İzmir'de “Ağzı Çiçekli Adam” okuma tiyatrosunu sahneleyen görme engelli oyuncular, engelleme çabalarına rağmen oyunun yönetmenini protesto etti. Oyuncular prova görüntülerini izinsiz kullanan yönetmeni 'engelliliği duygusal bir istismar aracı olarak kullanmakla' eleştirdi.

Abone ol

İZMİR - Tiyatro Niyenor bünyesinde sergilenen Braille Okuma Tiyatrosu, “Ağzı Çiçekli Adam” oyunu ile Mavi Bahçe Alışveriş ve Yaşam Merkezi'nde sahne aldı. Ancak görme engelli oyuncular, oyunun sergilendiği sırada, 'engelliliği duygusal bir istismar aracı olarak kullandığı' gerekçesiyle yönetmen Ebru Atilla Sağay’ı sahnede protesto etti. Yönetmen Sağay ise, oyuncuların metni okumalarına müdahale ederek, açıklamalarını oyunun sonunda yapmalarını istedi. Sağay’ın metne el koymak zorunda kaldığı için seyircilerden özür dilemesinin ardından oyun devam etti. Ancak oyun tamamlandıktan sonra da görme engellilerin kullandığı Braille alfabesiyle hazırladıkları metnin sahnede okunmasına izin verilmeyen oyuncular, seyircilerin arasına gelerek açıklamalarını yaptı.

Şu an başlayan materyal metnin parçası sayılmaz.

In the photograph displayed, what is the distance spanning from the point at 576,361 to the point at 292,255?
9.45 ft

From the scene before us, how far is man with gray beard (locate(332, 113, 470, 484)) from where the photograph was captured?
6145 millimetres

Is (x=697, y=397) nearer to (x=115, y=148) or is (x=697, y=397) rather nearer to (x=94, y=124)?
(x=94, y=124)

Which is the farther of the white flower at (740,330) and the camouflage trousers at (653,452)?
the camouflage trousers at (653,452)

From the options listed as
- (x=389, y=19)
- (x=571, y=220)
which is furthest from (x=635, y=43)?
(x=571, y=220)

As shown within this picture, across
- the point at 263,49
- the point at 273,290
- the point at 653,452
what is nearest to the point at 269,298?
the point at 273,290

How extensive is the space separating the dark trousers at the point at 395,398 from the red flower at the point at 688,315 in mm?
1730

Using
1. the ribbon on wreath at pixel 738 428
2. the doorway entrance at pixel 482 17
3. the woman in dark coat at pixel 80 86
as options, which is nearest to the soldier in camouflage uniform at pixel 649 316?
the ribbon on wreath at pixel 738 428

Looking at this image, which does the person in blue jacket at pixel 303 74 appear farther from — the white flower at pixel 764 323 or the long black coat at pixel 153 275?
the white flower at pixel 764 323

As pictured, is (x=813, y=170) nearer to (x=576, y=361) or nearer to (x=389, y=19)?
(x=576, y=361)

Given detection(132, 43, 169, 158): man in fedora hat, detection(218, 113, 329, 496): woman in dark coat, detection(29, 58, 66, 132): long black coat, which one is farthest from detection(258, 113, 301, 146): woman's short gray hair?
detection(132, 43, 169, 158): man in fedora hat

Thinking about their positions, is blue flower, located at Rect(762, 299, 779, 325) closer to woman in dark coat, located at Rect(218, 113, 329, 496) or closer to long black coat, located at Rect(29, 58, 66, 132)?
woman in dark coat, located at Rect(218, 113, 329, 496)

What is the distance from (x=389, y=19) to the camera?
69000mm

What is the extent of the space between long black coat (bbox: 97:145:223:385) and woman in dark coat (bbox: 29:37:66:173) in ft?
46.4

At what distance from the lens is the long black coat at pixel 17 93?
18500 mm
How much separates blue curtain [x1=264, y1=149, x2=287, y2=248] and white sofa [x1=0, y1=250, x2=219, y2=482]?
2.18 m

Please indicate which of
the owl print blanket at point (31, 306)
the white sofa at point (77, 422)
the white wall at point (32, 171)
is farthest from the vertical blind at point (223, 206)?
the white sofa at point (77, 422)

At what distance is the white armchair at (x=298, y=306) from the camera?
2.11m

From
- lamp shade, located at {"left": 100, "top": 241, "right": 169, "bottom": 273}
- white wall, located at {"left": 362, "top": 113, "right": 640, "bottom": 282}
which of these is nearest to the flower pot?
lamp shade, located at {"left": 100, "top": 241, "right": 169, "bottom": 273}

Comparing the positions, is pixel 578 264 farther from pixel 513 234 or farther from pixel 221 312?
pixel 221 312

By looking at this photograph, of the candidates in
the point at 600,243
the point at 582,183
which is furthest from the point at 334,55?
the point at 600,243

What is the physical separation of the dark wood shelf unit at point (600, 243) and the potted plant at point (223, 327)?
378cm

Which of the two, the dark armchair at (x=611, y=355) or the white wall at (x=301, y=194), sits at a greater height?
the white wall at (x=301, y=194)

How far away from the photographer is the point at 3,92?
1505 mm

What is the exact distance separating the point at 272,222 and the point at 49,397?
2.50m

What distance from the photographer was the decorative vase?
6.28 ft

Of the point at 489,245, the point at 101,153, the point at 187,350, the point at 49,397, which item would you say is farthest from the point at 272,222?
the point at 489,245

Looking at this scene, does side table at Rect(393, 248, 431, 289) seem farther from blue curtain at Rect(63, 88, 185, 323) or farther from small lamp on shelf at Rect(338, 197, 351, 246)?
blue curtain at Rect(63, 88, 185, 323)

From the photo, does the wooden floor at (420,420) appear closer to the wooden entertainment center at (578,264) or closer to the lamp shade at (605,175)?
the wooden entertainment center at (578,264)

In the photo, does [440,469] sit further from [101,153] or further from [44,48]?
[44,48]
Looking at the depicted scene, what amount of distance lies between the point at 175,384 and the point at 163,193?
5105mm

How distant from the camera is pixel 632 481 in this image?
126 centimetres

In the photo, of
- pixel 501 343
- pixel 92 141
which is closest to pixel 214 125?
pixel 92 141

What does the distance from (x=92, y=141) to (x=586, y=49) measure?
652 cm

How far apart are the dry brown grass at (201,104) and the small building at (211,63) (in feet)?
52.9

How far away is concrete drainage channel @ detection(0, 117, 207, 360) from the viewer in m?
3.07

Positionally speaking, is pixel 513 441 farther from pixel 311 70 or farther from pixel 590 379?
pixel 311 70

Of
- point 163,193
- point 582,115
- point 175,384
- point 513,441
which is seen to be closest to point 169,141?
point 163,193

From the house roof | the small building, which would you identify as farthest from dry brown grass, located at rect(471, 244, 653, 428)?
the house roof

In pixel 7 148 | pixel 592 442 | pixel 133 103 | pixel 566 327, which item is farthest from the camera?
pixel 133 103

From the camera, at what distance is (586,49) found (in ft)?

Oyunculardan Furkan Kayalı ve Yusuf Ak, yönetmen Ebru Atilla Sağay ve "engelliliği bir duygusal istismar amacı olarak kullanan herkese karşı" bu protestoyu gerçekleştirdiklerini söyledi.

'İZNİMİZ OLMADAN PROVA GÖRÜNTÜLERİMİZ SOSYAL MEDYADAN PAYLAŞILDI'

Yönetmenin söylemleri ve pratikleri arasında derin bir uçurum olduğunu söyleyen Furkan Kayalı, medyada sunulduğundan farklı olarak temel tiyatro eğitimi, seminer, Braille veya herhangi bir kuram kitabının materyal olarak kullanımının söz konusu olmadığını belirterek izinleri alınmadan prova görüntülerinin sosyal medyadan paylaşıldığı ve bazı oyuncuların emek hırsızlığına maruz kaldığını ifade etti. Haberleri olmadan bir partinin il başkanlığından bağış istenilmesinin bardağı taşıran son damla olduğunu dile getiren Kayalı, “Yönetmen bunlara tepki gösterdiğimizde öfkeli davranışlar ortaya koydu. Prova esnasında öfkesini alamayıp, İzmir Kültür Platformu Girişimi’nin (İKPG) son iki yaz kampında görme engelli olmamızdan ötürü bizi istemedikleri, platform üyelerini kendisinin ikna ettiğini, başarılı tiyatro geçmişini üzerimizde dayatması ve kendisi olmadan başarılı olamayacağımızı dile getirmesi bu eylemi kaçınılmaz kılmıştır” ifadelerini kullandı.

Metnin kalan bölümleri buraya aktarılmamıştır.